--- Requirement ---
Format the lines below as a JSON list of strings, one string per line, skipping blank lines and leaving out the pictures.

[Entries taken from a collection]
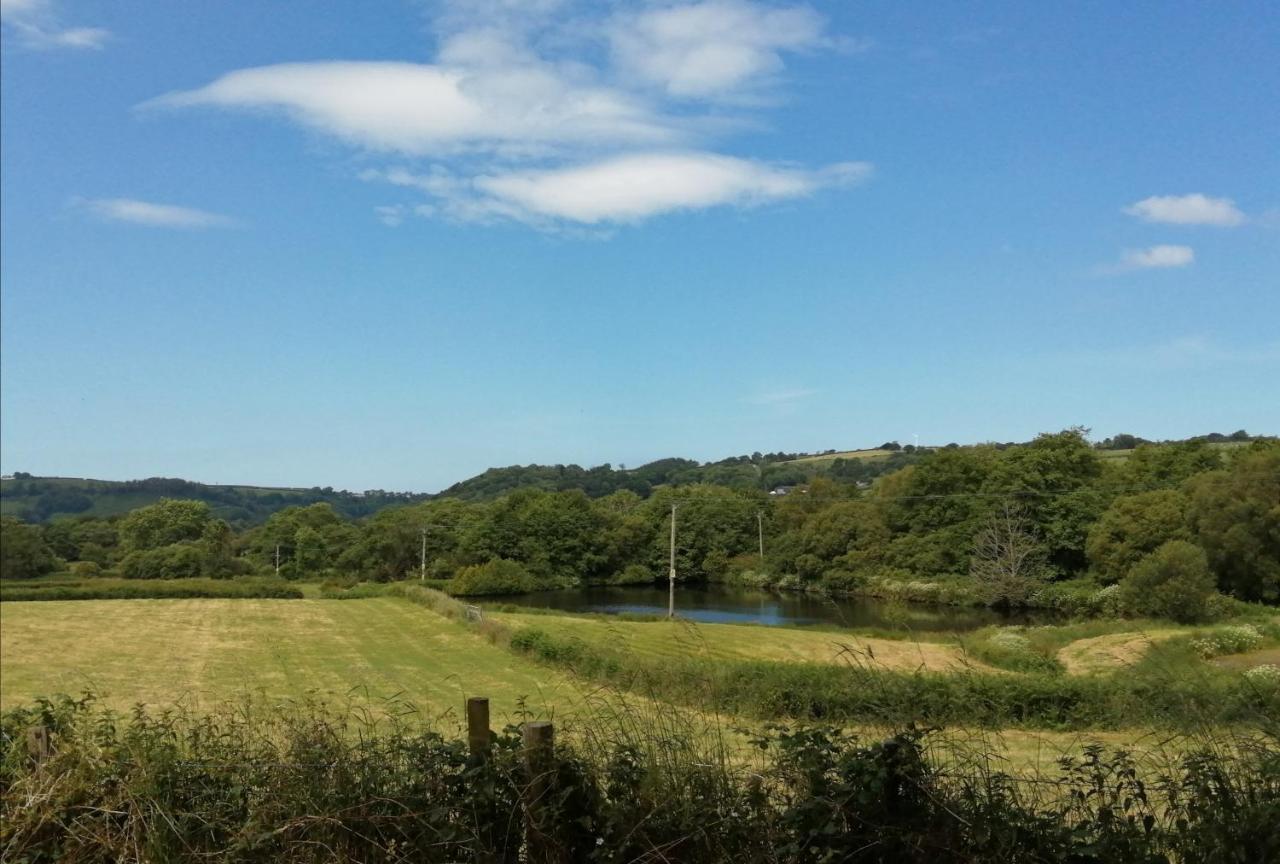 Coed Y Brenin Retreat - Bell Tent Glamping Near Aberaeron Ciliau-Aeron Εξωτερικό φωτογραφία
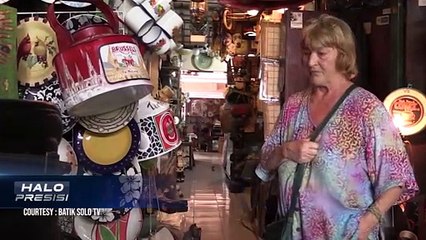 Berburu Barang Antik di Pasar Triwindu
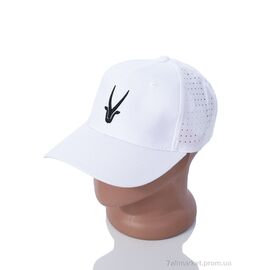 Фотография Кепка унисекс Лето EX001-8 white (5 шт. р.сетка One size) "KUINH" недорого оптом от прямого поставщика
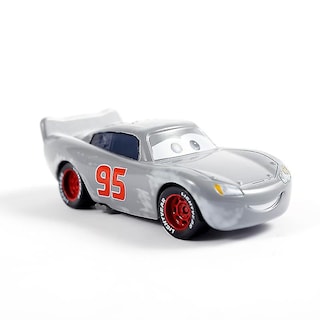 Foto 4 | Venta Internacional - Coche De Juguete Pixar Cars No 95 Lightning Mcqueen Jackson Storm Ram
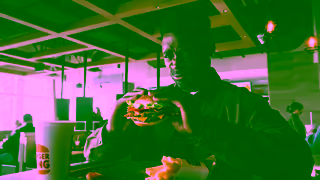 Burger King Angry Whopper Cutdown Ad Commercial Brand Imagery Photoshoot 1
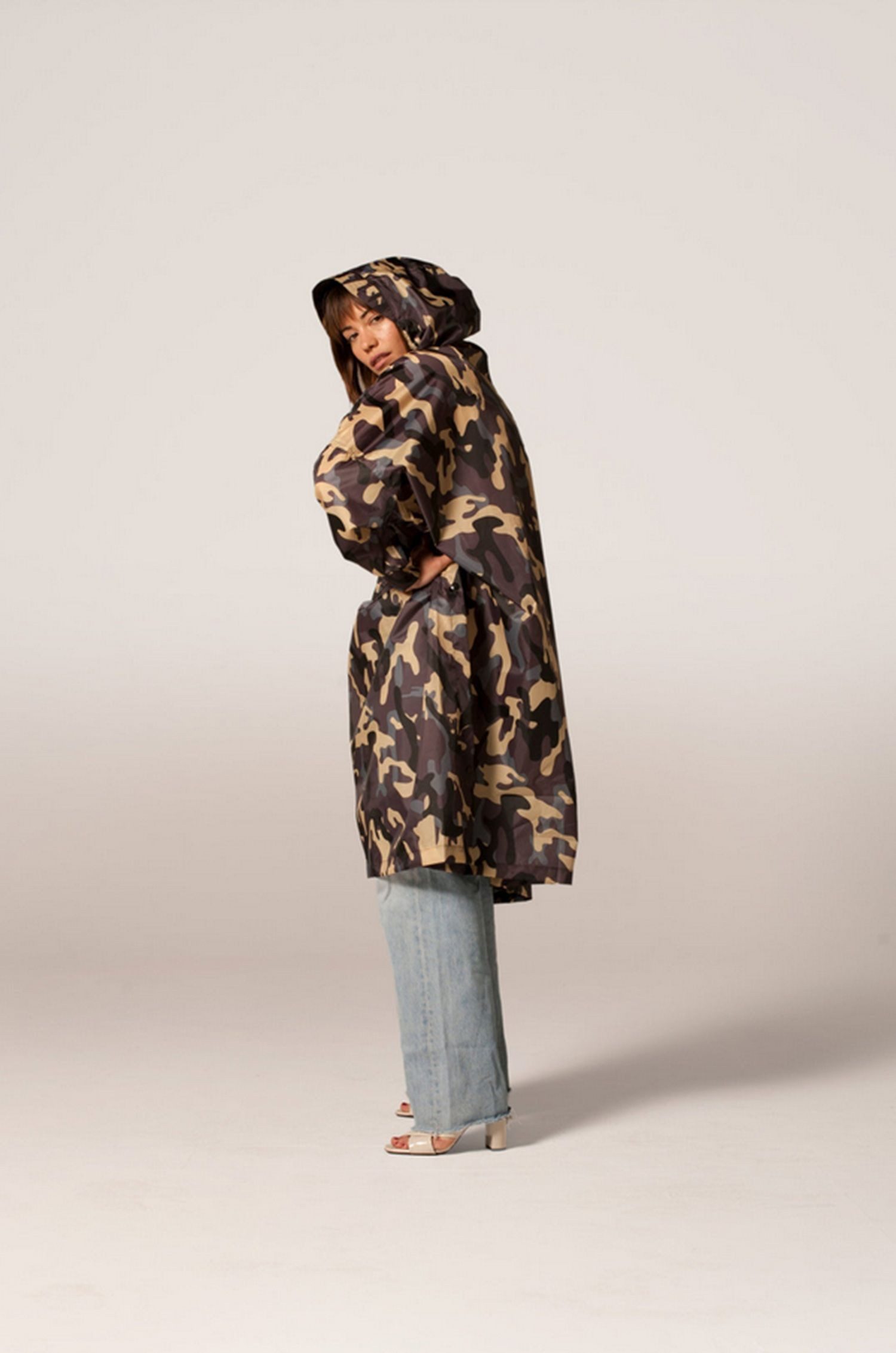 Rainkiss Regenponcho Camo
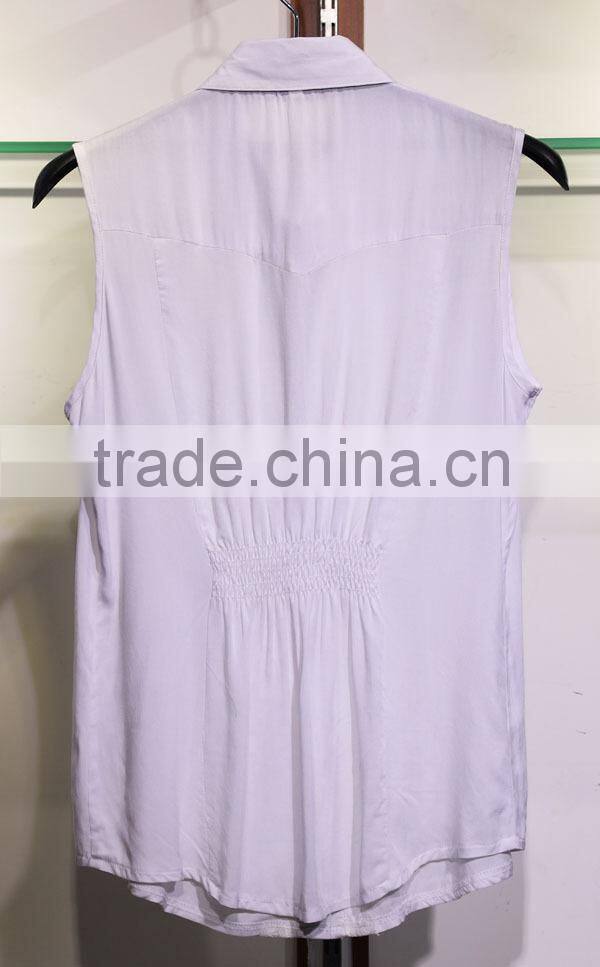 lace panel elegant artificial cotton top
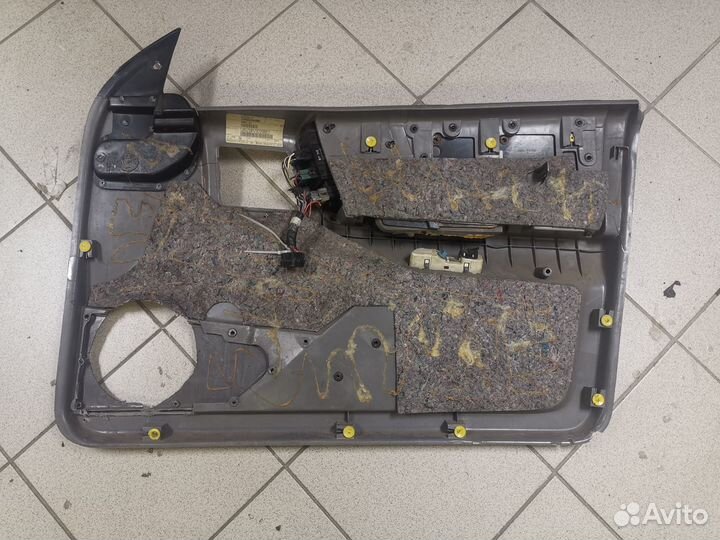 Карта двери Jeep Grand Cherokee ZJ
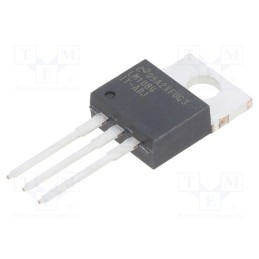 10 pcs : LM1084IT-ADJ/NOPB - IC: voltage regulator, LDO,adjustable, 1.25÷27.5V, 5A, TO220-3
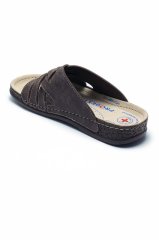 Prodexy Erkek Tam Anatomik Günlük Terlik 45 - Kahverengi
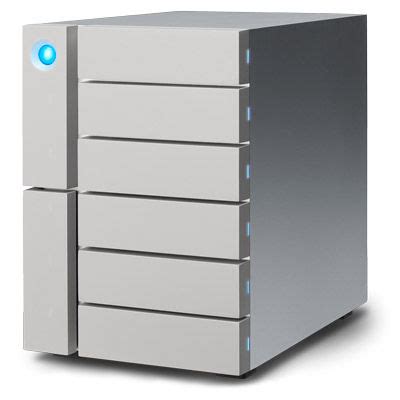 Data storage system - 6big Thunderbolt 3 - LACIE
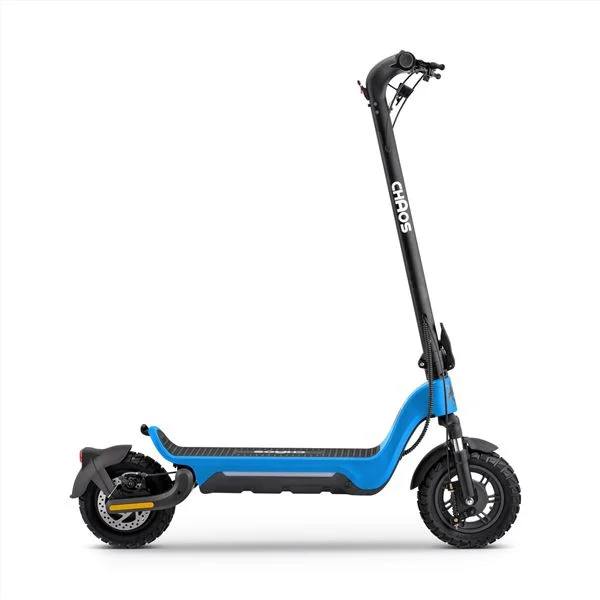 chaos x3 600w 48v 10ah li blue electric scooter for sale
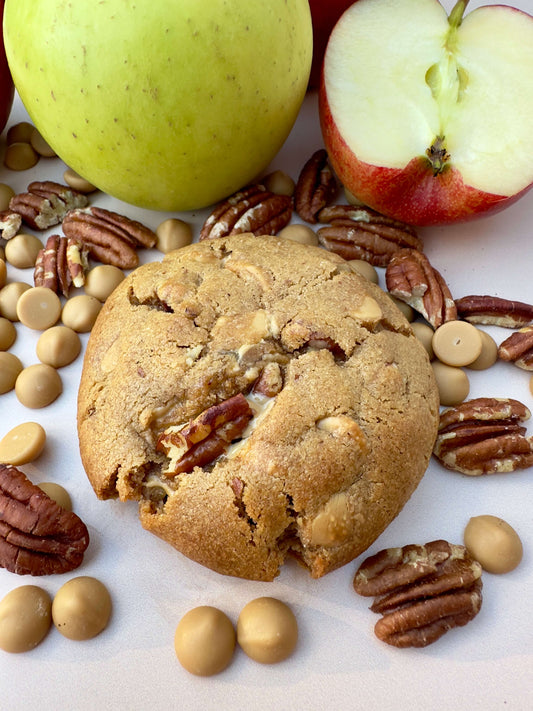 Apple Pie Stuffed Cookie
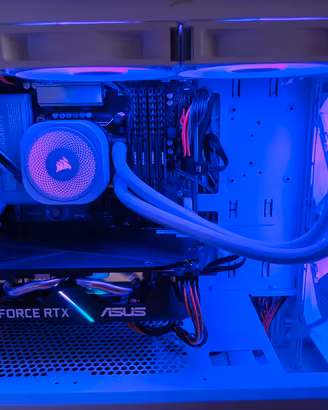 PC Wifi B760M Gaming RGB Liquido Silenz.  i7 RTX 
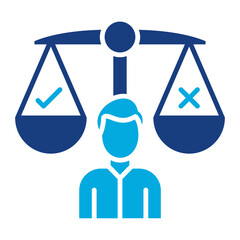 Balance Decision Icon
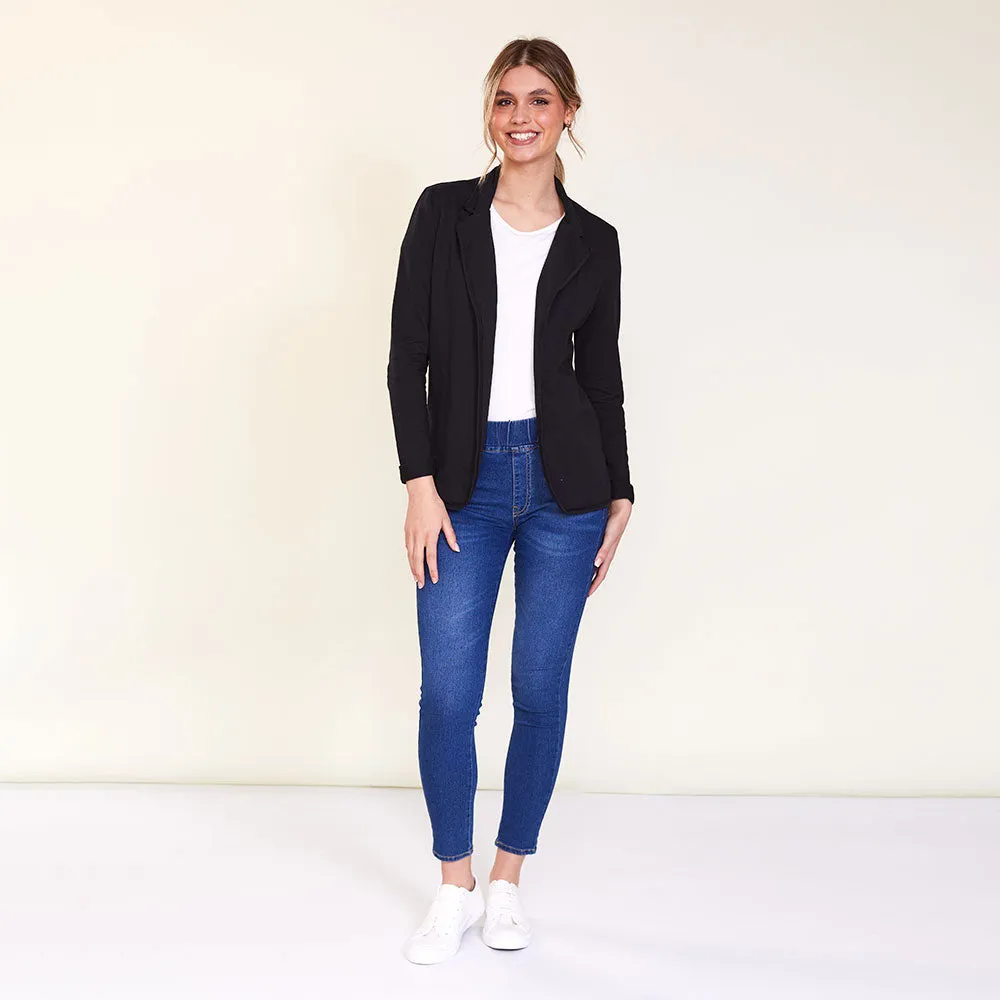 Poppy Blazer (Black)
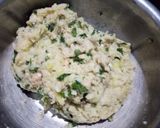 A picture of step 2 of Bufvada (falahari cutlets).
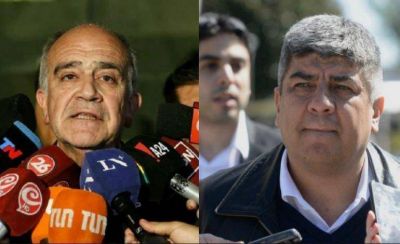 Los esp�as de Macri y el borrador que le dieron a Carzoglio para detener a Pablo Moyano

--- Answer to this problem ---
[
  " Coed Y Brenin Retreat - Bell Tent Glamping Near Aberaeron Ciliau-Aeron Εξωτερικό φωτογραφία",
  " Berburu Barang Antik di Pasar Triwindu",
  " Фотография Кепка унисекс Лето EX001-8 white (5 шт. р.сетка One size) \"KUINH\" недорого оптом от прямого поставщика",
  " Foto 4 | Venta Internacional - Coche De Juguete Pixar Cars No 95 Lightning Mcqueen Jackson Storm Ram",
  " Burger King Angry Whopper Cutdown Ad Commercial Brand Imagery Photoshoot 1",
  " Rainkiss Regenponcho Camo",
  " lace panel elegant artificial cotton top",
  " Карта двери Jeep Grand Cherokee ZJ",
  " 10 pcs : LM1084IT-ADJ/NOPB - IC: voltage regulator, LDO,adjustable, 1.25÷27.5V, 5A, TO220-3",
  " Prodexy Erkek Tam Anatomik Günlük Terlik 45 - Kahverengi",
  " Data storage system - 6big Thunderbolt 3 - LACIE",
  " chaos x3 600w 48v 10ah li blue electric scooter for sale",
  " Apple Pie Stuffed Cookie",
  " PC Wifi B760M Gaming RGB Liquido Silenz.  i7 RTX ",
  " Balance Decision Icon",
  " Poppy Blazer (Black)",
  " A picture of step 2 of Bufvada (falahari cutlets).",
  " Los esp�as de Macri y el borrador que le dieron a Carzoglio para detener a Pablo Moyano"
]